Le lendemain matin, un soleil ivre de puissance mitraillait de ses rayons cette terre confisquée, cette terre en deuil d’elle-même. Des rangées de chars disposés en cercles réguliers formaient un amphithéâtre prêt à orchestrer de radicaux carnages. Prenant appui sur des bancs que les combattants avaient empilés, l’homme se hissa au sommet d’une colonne qui, décapitée, offrait un précieux poste de guet. L’armée qui leur faisait face s’était coulée dans l’attente. Aucune manœuvre ne troublait le silence. Sous la torpeur apparente grondait l’appétit féroce d’une guerre qui escomptait son règne total. C’est alors qu’au milieu de dizaines de douilles l’homme vit, couché dans la poussière, un corps couvert d’un fin duvet blanc et noir, qui avait été déposé à l’entrée de l’église, un corps léger comme la vie qu’on lui avait ôté, un corps intact en sa blessure qui, de son œil droit grand ouvert sur le monde, plongeait dans la honte ceux qui l’avaient assassiné.

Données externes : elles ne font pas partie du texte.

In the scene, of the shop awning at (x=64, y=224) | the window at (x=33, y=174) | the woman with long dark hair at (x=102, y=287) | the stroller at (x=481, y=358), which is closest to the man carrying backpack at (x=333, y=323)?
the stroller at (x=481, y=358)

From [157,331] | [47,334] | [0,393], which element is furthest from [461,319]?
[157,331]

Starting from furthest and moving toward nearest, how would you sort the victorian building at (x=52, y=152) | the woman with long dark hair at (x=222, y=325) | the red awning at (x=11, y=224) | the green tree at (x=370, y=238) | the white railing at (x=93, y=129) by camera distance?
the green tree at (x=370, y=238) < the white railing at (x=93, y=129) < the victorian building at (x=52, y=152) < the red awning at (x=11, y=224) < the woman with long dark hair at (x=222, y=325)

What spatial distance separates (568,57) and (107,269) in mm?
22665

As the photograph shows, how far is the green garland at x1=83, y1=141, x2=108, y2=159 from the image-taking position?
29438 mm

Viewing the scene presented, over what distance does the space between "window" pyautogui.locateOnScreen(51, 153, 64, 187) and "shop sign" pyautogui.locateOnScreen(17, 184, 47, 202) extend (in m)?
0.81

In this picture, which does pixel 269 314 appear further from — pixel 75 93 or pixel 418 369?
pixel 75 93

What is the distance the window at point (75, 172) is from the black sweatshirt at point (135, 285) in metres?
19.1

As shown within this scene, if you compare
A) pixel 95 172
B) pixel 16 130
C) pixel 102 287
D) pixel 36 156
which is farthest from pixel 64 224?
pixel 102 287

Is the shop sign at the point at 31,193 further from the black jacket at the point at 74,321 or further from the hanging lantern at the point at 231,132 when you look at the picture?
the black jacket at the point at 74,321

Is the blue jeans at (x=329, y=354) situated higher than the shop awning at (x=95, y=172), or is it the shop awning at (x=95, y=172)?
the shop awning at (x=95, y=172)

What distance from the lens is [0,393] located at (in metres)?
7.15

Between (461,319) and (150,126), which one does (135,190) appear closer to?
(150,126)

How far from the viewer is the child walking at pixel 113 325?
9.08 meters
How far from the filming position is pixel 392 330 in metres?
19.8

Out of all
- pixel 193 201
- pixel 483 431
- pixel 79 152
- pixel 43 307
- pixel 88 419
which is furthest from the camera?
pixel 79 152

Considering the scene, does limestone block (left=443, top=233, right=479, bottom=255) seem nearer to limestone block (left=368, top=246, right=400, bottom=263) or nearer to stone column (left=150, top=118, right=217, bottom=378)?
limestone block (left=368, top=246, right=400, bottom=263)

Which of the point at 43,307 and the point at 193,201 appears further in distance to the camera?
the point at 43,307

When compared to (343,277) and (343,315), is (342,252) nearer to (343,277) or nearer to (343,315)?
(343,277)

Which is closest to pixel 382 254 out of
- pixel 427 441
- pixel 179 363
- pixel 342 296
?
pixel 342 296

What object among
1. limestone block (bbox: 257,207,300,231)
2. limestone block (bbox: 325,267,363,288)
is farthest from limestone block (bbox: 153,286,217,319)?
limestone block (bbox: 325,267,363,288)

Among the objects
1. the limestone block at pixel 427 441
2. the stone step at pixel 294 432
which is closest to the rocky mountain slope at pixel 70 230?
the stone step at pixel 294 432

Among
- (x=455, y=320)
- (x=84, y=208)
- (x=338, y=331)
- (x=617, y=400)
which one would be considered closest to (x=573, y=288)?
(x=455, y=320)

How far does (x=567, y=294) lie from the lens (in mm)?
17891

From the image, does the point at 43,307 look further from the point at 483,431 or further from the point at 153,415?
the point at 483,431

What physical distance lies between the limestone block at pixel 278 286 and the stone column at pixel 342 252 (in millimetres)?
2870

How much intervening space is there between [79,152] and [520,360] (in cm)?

Ce fut la vision de cette pie étranglée qui déchaîna la colère de l’homme. Il redescendit, somnambule, de son promontoire, y remonta, son vieux fusil sur l’épaule. Il ne voyait plus rien, il voyait tout, ses sens étaient au dehors, sur la route barrée par ces chenilles métalliques. La lumière qui fondait sur lui comme un condor noyait les choses sous ses flots. Il y avait plus qu’un ennemi immobile tapi derrière ses monstres d’acier, il y avait une guerre folle, habillée d’un vernis de nécessité qui ne trompait plus personne, une guerre qui emportait les soldats de l’apocalypse sur sa cavale démente. Sans plus trembler le moins du monde, il pointa son fusil rouillé sur ces insectes caparaçonnés, ne craignit même pas qu’il s’enrayât et tint en joue pendant de longues minutes son objectif. Lorsque la balle fila, il vit, comme en un arrêt sur image, la pie se redresser sur ses pattes et, brillante comme la foudre, s’élever dans les airs, en direction inverse du projectile. En hommage à cette première balle qu’ils se devaient de prolonger par une cascade d’autres, ses compagnons déchargèrent en chœur leurs mitraillettes. Tout ne fut plus que crépitement, écume et vacarme. D’emblée, il sut que I heure qui faisait exploser le sablier de l’oppression avait sonné.